Publisher: Cambridge Scholars Publishing
ISBN: 1443851132
Category : Political Science
Languages : en
Pages : 275
Book Description
As we approach the 100th anniversary of the outbreak of the First World War, students of history will revisit the causes, conduct and aftermath of the war. In each of these, Sir Eyre Crowe played a very significant role. Yet, outside academic and diplomatic circles, his name is little known. An “outsider” in the Foreign Office, he neither attended an English public school nor university. He was born and educated in Germany. Yet he rose because of his unique expertise to be the Permanent Under-Secretary from 1920 until his death in 1925, during which time he worked, not always amicably, with prime ministers and foreign secretaries such as Lloyd George, Curzon, Ramsay Macdonald and Austen Chamberlain. On his death, Stanley Baldwin called him “our ablest public servant.” Eyre Crowe was a participant in events that led to the 1914–1918 war, was one of the main organisers of the blockade of Germany, helped to end the Ruhr crisis of 1923–24, and played a major role in the acceptance of the Dawes Plan at the 1924 London Conference. Shortly before he died, he persuaded a sceptical Cabinet to accept a policy that culminated in the Locarno Pact. Yet, Crowe played a strange role at the Paris Peace Conference of 1919. Britain’s most knowledgeable expert on Germany, he was marginalised by Lloyd George prior to the signing of the Versailles Treaty, but then played a leading part as Ambassador Plenipotentiary. Crowe’s Memorandum of 1907 had a profound influence upon Foreign Office perceptions of Germany for more than forty years. The “Crowe line” on Germany was opposed by Neville Chamberlain and the British Ambassador in Berlin, Neville Henderson, prior to the Second World War.
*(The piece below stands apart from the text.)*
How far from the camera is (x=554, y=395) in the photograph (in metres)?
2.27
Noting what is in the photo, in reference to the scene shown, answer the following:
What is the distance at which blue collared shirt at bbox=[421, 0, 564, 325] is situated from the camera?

Crowe had believed that Germany was a great nation, but that Britain had made too many concessions to its government when it needed to stand firm. Foreign Office diplomats were even seen waving copies of the memorandum (by then a published document) in the faces of journalists from the pro-appeasement Times newspaper. This book focuses mainly on the 1907 Memorandum and Crowe’s career after the war, but it provides many insights into the characters, talents and failings of a number of players in this extraordinary period of history.